Pour Olivier Bertrand, journaliste français emprisonné trois jours en Turquie, le pays "est en train de plonger dans une vraie dictature"
Olivier Bertrand, journaliste et cofondateur du site Les Jours, est revenu pour franceinfo, lundi, sur ses trois jours d'incarcération en Turquie.
Le journaliste Olivier Bertrand, arrêté vendredi 11 novembre en Turquie, a été libéré dimanche 13 novembre et expulsé vers Paris. Le cofondateur du site Les Jours était en reportage à Gaziantep, dans le sud du pays, non loin de la frontière syrienne.
franceinfo : Quelles étaient vos conditions de détention ?
Olivier Bertrand : Pendant trois jours, on ne m'a pas dit une seule fois les charges précises, pénales ou administratives, qui pouvaient peser contre moi. On m'a interrogé sur mes contacts, sur ce que je faisais en Turquie, sur les villes où je comptais aller. Pendant trois jours, je n'ai pas eu une seule fois un interprète. Jamais il n'a été possible d'appeler l'ambassade, ou de passer un coup de fil. L'une des obsessions était d'obtenir les codes de mes téléphones pour récupérer les contacts. Si je refusais, mes téléphones allaient être saisis et je resterais en Turquie les mois nécessaires pour que l'enquête se déroule.
Les journalistes sont-ils une cible des autorités turques ?
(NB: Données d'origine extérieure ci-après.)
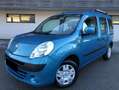 Renault Kangoo KANGOO EXPRESS 1.5 dCi - 60 PACK CLIM CONFORT Bleu - thumbnail 1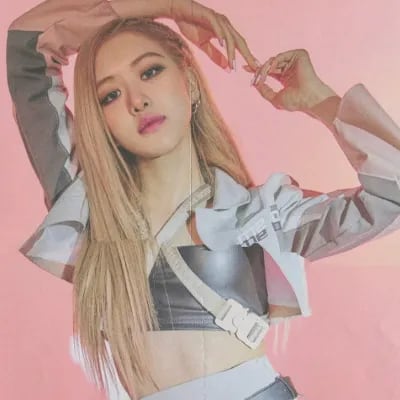 Chat with ROSÉ, the Celebrity character AI chatbot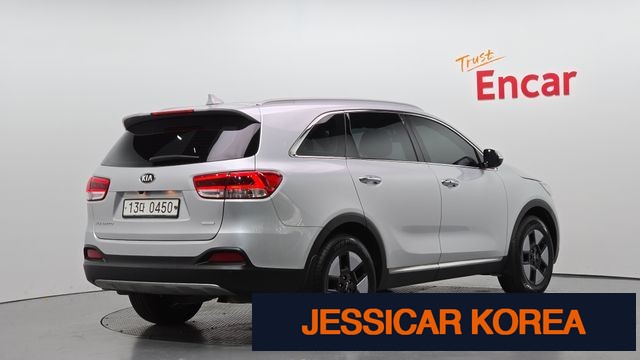 2016 Kia All New Sorento - Thumbnail 18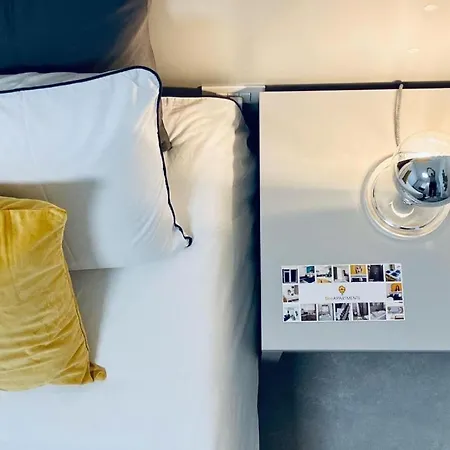 Beeapartments Bari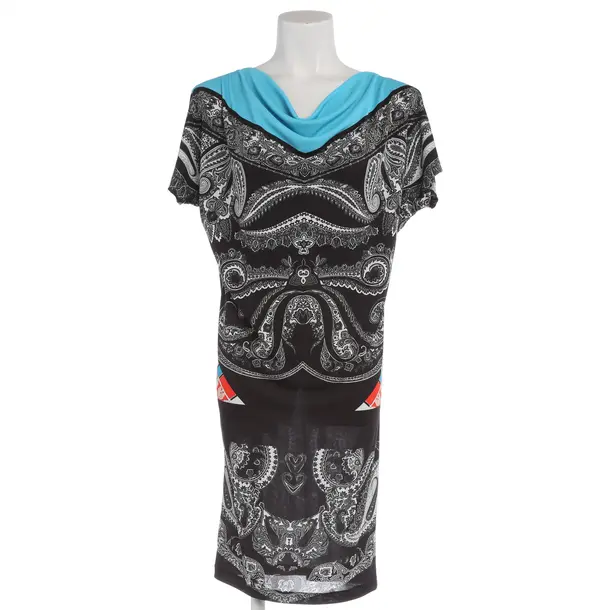 Dress in Multicolored, Polyester, Etro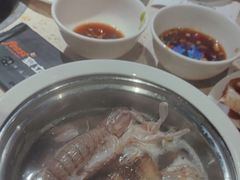 -宴立方海鲜自助(义乌万达广场店)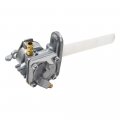 Motor Fuel Petcock Replacement For Suzuki Katana 600 Gsx600f And 750 Gsx750f 1989 2006 Metal Valve With Off On Prime Reserve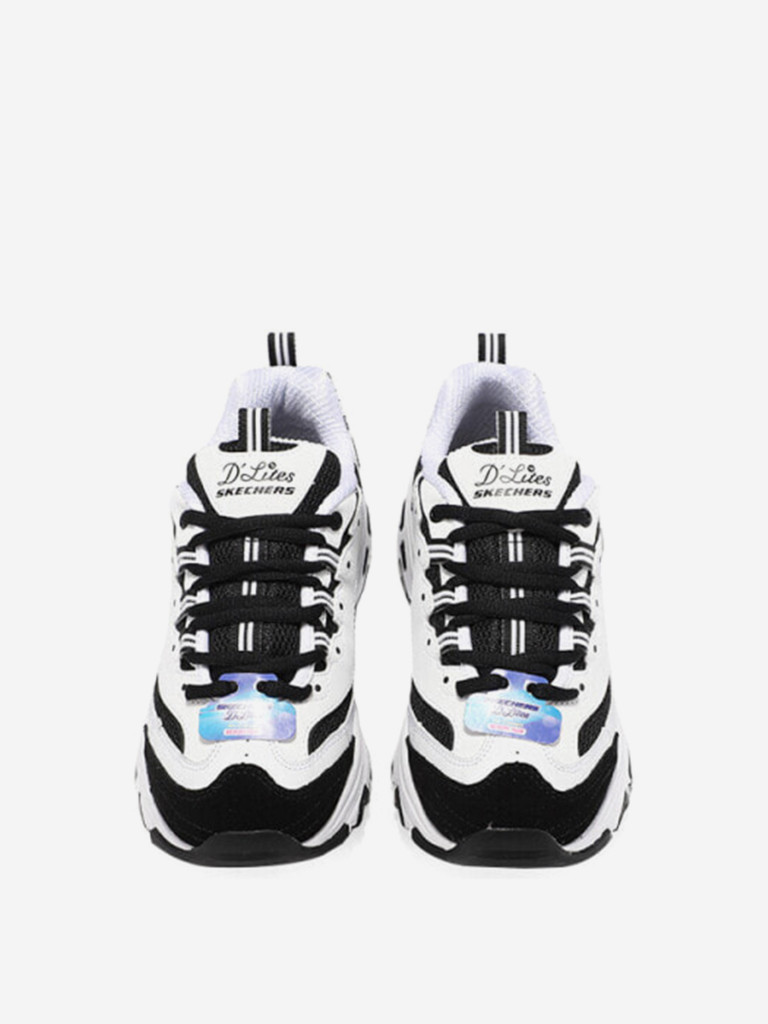 Кроссовки Skechers D'Lites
Depuis le mois de juillet, en arrêtant des intellectuels, des journalistes réputés et des écrivains, on fait passer le message aux Turcs que personne n'est à l'abri. C'est ce que tente le pouvoir turc avec la presse étrangère. Le fait d'être journaliste occidental représente une menace dans l'esprit des autorités turques. Mais elle pousse aussi les policiers à être un peu plus vigilants qu'ils ne le sont avec des Turcs. Les conditions de détention n'étaient pas évidentes psychologiquement, mais nettement moins périlleuses que celles que subissent des dizaines de milliers de Turcs aujourd'hui, qu'ils soient opposants ou journalistes.
Le pouvoir turc tente-t-il de museler toute critique ?
La Turquie est en train de plonger dans une vraie dictature. C'est un pays où le président et le parlement sont élus. Mais je crains que ce soit le dernier attribut de la démocratie. Pour le reste on s'enfonce vers une "démocrature" ou une "dictocratie". Les ambassades européennes se réunissent pour faire le point sur le sort des journalistes européens. Mais, la présence de 2,8 millions de réfugiés syriens terrorise une partie des gouvernements européens, avec la crainte de les voir arriver en Europe. L'instabilité d'Erdogan inquiète les gouvernements européens. C'est quelqu'un qui a un comportement pas très rationnel. Diplomatiquement, c'est très compliqué.
Vous allez continuer à travailler sur la Turquie ?
Ce n'est pas parce que j'ai été expulsé que l'on va arrêter de travailler sur la Turquie. Ce qui est certain, c'est que Les Jours ne lâcheront pas la Turquie. Il se passe dans les commissariats turcs des choses incroyables. On va les raconter.